## [Exercise requirements]
Pick out every line in the stored records below that contains the word "roof", and copy each of those lines in full. Case counts.

[Stored records]
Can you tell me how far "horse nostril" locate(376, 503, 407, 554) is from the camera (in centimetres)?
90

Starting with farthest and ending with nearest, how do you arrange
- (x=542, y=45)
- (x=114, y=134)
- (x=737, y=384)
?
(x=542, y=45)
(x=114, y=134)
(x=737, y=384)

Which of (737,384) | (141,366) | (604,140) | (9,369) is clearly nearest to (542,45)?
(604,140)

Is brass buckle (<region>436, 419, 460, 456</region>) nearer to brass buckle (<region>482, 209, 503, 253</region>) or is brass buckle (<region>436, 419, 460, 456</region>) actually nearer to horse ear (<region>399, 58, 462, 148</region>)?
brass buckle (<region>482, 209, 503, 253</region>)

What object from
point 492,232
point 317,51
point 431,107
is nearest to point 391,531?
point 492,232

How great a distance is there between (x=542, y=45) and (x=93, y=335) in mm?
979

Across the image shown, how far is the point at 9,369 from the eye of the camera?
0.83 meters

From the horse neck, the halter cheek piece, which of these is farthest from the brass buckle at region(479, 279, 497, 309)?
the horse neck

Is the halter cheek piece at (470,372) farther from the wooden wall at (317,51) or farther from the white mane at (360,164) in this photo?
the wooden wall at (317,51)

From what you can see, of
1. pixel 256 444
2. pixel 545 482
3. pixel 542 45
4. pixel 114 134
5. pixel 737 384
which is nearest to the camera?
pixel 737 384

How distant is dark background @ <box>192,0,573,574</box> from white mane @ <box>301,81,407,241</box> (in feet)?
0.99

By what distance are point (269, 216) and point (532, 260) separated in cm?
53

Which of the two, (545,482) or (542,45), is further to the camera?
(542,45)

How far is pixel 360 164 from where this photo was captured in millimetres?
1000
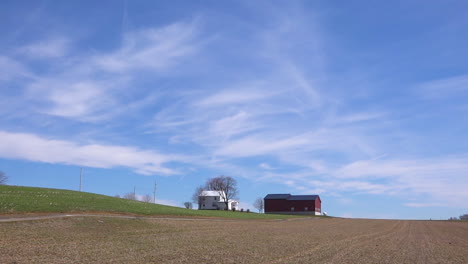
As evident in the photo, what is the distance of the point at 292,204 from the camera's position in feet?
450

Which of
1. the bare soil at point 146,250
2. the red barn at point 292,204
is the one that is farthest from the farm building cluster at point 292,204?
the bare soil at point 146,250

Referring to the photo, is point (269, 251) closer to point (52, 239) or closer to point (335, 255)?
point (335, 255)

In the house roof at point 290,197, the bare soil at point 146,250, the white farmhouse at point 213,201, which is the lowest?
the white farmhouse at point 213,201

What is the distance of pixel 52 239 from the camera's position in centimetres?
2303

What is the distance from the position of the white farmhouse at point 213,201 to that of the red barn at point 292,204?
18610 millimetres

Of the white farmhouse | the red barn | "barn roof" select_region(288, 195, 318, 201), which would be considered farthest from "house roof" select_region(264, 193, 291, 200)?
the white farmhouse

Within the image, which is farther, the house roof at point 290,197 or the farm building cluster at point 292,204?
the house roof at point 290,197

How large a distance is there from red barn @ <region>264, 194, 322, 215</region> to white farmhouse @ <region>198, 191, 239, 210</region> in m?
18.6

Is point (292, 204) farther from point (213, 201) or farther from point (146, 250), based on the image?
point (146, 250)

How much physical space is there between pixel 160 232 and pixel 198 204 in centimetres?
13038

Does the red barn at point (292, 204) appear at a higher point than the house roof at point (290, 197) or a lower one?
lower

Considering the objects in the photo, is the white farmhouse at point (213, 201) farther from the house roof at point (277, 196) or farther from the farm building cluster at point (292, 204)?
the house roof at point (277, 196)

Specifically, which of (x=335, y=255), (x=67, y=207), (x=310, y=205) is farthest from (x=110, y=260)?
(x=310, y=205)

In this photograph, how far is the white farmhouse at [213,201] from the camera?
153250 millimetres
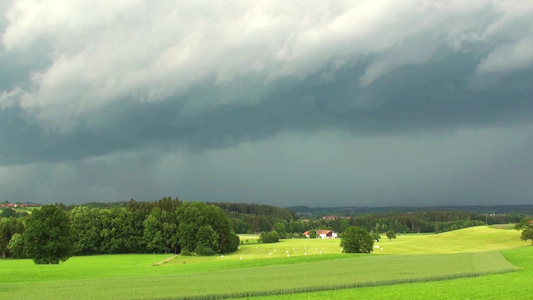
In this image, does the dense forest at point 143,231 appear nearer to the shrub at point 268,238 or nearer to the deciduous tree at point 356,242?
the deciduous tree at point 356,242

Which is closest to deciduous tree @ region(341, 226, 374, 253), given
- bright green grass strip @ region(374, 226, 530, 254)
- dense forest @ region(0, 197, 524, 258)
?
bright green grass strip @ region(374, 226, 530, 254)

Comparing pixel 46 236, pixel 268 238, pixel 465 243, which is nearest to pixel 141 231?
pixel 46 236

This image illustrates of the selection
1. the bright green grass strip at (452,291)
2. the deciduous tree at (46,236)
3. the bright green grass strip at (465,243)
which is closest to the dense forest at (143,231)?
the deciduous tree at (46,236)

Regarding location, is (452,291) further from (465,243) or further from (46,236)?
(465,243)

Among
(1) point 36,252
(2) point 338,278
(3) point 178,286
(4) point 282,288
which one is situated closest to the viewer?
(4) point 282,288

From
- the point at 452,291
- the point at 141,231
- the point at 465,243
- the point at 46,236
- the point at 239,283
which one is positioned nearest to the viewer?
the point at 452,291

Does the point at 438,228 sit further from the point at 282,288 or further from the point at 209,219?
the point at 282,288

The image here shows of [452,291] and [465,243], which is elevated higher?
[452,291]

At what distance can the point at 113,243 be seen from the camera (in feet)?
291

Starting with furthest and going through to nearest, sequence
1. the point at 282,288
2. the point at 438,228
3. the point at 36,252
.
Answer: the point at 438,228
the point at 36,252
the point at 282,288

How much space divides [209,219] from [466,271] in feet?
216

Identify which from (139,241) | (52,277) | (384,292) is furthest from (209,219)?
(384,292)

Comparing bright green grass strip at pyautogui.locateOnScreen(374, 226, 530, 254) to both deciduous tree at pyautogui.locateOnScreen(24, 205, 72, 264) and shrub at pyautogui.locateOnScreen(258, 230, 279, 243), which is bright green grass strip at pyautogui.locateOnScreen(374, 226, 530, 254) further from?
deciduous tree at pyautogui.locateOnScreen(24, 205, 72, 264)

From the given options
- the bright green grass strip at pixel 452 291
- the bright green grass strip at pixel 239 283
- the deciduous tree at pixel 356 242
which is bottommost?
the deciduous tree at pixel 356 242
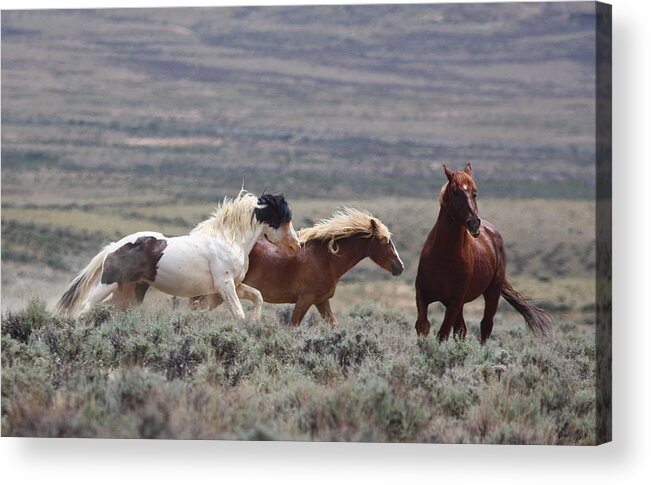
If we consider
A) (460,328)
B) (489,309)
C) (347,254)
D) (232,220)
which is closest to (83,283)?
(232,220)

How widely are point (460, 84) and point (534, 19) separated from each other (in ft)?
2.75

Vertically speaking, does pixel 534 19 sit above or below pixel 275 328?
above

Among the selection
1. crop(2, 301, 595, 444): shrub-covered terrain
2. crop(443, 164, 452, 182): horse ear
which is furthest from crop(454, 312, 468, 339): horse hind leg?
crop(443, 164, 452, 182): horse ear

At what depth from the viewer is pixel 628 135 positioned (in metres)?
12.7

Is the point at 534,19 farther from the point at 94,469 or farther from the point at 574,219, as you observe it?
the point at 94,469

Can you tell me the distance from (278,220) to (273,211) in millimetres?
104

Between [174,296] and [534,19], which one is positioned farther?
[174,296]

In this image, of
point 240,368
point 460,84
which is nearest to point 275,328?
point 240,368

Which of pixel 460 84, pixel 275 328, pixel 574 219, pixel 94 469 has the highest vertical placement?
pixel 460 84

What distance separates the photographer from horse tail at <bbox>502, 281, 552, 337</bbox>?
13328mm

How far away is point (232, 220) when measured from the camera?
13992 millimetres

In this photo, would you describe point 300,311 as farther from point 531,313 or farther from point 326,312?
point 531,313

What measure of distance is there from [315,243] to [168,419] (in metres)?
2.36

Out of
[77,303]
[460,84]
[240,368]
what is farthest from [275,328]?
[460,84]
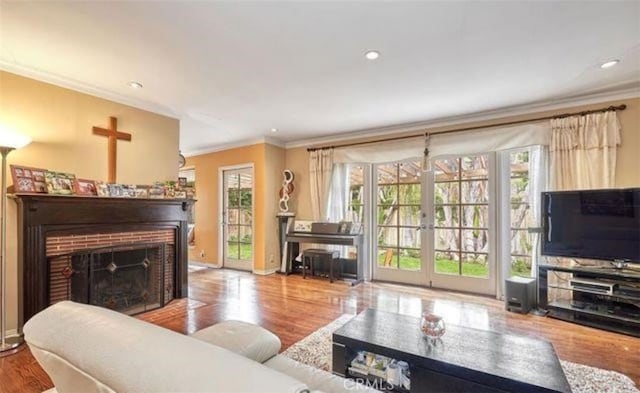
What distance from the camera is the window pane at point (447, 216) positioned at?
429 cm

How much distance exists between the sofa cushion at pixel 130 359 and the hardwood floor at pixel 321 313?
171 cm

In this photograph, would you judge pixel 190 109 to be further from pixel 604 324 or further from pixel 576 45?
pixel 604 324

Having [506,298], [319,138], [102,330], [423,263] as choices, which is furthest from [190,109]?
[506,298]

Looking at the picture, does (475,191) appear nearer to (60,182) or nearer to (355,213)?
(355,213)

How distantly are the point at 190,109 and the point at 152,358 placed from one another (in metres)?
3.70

==

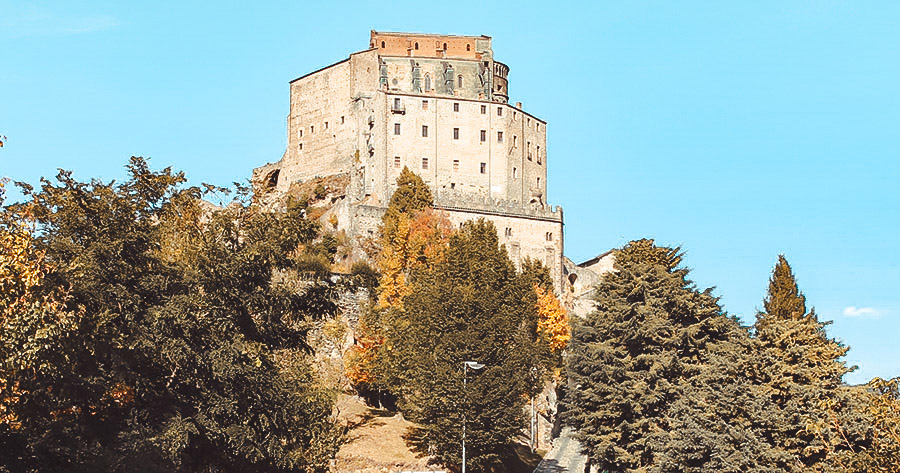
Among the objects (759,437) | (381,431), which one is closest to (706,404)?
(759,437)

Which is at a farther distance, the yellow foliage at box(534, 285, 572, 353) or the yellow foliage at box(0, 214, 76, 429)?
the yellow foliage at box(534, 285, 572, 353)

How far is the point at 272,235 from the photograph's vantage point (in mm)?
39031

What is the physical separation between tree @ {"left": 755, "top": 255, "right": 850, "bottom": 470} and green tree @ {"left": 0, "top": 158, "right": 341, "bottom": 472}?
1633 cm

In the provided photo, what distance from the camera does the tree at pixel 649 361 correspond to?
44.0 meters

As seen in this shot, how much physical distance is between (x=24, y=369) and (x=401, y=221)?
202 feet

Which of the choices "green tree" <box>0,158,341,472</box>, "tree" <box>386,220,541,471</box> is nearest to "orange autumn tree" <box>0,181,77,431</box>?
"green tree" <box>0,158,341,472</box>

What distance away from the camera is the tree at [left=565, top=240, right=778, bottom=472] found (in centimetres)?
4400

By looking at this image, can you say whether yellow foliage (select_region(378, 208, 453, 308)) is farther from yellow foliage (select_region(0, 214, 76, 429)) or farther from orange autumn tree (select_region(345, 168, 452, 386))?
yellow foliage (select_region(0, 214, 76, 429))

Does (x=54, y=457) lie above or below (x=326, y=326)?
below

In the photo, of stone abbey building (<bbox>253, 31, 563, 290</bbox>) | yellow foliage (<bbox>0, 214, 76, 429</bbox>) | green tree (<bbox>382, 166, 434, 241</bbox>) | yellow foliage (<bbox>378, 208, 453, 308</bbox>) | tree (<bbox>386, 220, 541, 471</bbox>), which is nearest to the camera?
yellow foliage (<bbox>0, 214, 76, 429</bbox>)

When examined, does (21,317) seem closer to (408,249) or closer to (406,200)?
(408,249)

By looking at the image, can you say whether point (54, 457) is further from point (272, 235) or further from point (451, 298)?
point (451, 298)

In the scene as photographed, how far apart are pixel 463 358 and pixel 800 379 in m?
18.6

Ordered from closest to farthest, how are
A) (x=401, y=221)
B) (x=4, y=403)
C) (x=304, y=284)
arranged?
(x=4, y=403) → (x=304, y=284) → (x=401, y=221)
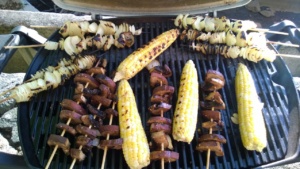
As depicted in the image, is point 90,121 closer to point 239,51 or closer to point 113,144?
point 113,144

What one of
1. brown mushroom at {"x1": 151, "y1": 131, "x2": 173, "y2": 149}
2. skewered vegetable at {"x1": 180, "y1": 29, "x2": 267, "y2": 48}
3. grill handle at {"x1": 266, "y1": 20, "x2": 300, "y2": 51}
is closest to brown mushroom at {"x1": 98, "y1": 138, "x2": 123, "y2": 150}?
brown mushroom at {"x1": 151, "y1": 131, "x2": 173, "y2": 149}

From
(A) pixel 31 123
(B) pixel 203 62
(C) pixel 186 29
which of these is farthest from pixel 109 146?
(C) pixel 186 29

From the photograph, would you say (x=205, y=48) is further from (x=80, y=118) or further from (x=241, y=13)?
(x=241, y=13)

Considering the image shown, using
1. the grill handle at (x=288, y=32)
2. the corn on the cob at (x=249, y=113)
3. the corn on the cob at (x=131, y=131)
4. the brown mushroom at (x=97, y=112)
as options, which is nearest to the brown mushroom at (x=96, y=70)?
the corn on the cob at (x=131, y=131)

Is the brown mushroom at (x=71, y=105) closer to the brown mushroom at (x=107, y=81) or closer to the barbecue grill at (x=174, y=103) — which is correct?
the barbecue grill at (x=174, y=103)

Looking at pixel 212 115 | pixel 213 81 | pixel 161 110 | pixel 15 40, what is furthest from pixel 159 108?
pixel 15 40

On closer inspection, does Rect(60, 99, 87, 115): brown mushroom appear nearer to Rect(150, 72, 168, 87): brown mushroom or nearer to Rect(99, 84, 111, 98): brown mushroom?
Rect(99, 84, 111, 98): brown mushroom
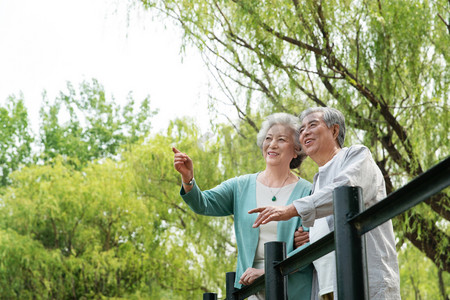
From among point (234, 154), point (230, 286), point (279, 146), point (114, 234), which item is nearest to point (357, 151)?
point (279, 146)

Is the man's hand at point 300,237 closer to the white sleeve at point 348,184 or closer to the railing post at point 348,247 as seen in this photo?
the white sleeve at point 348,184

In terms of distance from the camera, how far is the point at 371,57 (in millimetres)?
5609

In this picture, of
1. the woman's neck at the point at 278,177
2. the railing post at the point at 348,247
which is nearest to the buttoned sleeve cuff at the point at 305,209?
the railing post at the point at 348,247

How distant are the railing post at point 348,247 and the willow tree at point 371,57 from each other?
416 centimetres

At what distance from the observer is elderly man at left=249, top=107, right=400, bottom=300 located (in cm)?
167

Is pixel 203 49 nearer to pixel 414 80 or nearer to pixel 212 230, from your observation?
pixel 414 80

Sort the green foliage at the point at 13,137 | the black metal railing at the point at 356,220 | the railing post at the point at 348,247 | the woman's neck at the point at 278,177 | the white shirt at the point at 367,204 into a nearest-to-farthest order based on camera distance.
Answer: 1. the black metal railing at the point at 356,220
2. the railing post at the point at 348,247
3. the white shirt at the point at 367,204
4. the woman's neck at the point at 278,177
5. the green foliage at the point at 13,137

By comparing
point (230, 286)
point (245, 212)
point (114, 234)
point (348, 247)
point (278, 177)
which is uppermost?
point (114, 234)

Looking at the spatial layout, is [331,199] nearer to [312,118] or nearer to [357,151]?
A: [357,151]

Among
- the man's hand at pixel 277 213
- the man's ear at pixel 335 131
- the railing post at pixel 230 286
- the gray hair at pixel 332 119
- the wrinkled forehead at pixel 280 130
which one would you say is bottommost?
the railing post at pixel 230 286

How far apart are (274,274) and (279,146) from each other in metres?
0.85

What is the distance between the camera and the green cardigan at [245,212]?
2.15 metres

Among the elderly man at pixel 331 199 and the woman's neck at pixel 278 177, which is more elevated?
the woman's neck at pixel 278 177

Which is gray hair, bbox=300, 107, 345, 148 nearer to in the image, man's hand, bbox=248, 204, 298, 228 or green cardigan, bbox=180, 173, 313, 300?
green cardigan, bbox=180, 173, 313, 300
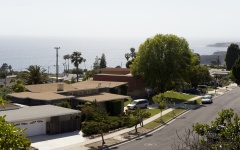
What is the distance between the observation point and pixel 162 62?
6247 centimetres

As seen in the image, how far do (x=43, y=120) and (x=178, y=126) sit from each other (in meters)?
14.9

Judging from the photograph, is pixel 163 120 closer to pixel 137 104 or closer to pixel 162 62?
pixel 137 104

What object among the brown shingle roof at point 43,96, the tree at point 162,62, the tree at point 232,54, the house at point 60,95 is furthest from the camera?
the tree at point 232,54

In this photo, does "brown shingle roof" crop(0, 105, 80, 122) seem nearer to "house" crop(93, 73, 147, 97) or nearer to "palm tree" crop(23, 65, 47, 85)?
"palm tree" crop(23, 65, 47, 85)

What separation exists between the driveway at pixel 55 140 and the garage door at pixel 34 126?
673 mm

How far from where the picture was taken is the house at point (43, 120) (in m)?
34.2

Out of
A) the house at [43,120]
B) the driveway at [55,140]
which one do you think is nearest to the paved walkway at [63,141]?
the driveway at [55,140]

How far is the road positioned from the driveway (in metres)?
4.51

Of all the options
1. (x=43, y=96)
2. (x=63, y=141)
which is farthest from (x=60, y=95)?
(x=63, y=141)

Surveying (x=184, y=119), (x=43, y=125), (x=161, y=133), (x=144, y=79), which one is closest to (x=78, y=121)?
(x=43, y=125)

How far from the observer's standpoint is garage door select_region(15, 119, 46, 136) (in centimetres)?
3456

## [Written solution]
In the house roof at point 290,197, the bare soil at point 146,250, the white farmhouse at point 213,201, which is the lowest?
Of the white farmhouse | the red barn | "barn roof" select_region(288, 195, 318, 201), which would be considered farthest from "house roof" select_region(264, 193, 291, 200)?
Within the image, which is farther, the house roof at point 290,197 or the farm building cluster at point 292,204?
the house roof at point 290,197
Does the red barn at point (292, 204) appear at a higher point than the house roof at point (290, 197) or a lower one?
Considering the objects in the photo, is the white farmhouse at point (213, 201) farther from the house roof at point (277, 196) or farther from the farm building cluster at point (292, 204)?
the house roof at point (277, 196)
What object among the brown shingle roof at point 43,96, the tree at point 162,62, the tree at point 232,54, the house at point 60,95 is furthest from the camera?
In this photo, does "brown shingle roof" crop(0, 105, 80, 122) seem nearer to "house" crop(93, 73, 147, 97) or nearer to "palm tree" crop(23, 65, 47, 85)?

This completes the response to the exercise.